## REQUIREMENT
Write out every one of the lines below again word for word, leaving out the pictures.

(Pictures with brief captions)
--

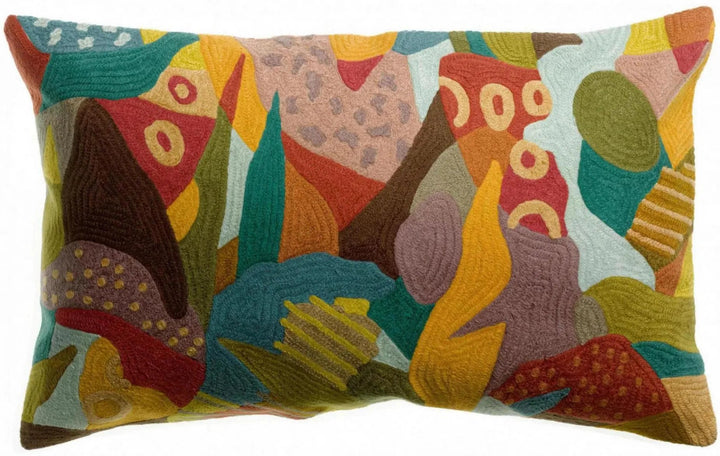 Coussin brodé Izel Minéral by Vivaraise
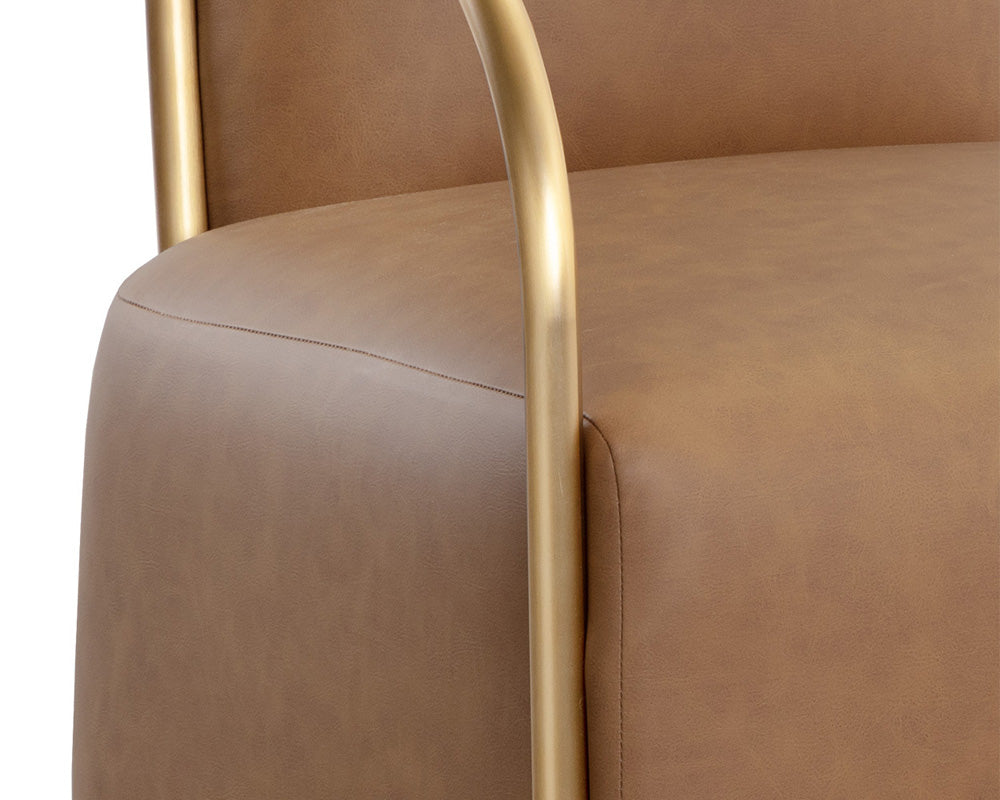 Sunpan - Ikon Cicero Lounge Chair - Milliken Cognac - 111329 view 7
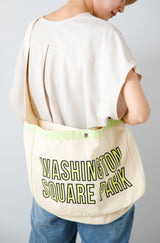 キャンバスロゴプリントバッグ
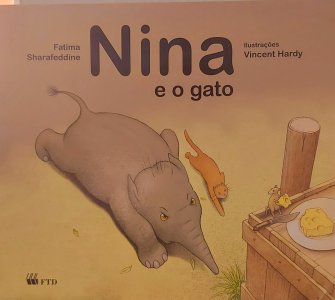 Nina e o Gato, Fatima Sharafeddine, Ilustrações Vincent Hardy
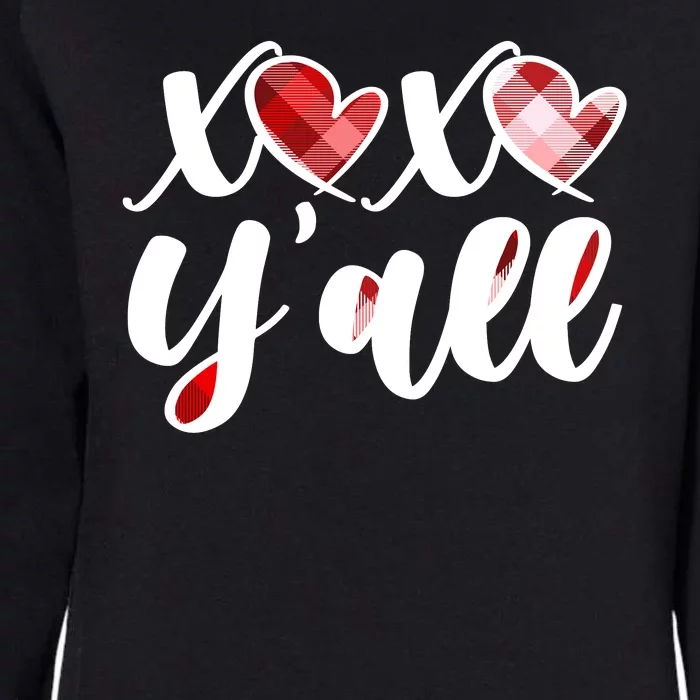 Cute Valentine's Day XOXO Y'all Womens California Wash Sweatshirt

--

## PROBLEM SOLUTION
 Coussin brodé Izel Minéral by Vivaraise
 Sunpan - Ikon Cicero Lounge Chair - Milliken Cognac - 111329 view 7
 キャンバスロゴプリントバッグ
 Nina e o Gato, Fatima Sharafeddine, Ilustrações Vincent Hardy
 Cute Valentine's Day XOXO Y'all Womens California Wash Sweatshirt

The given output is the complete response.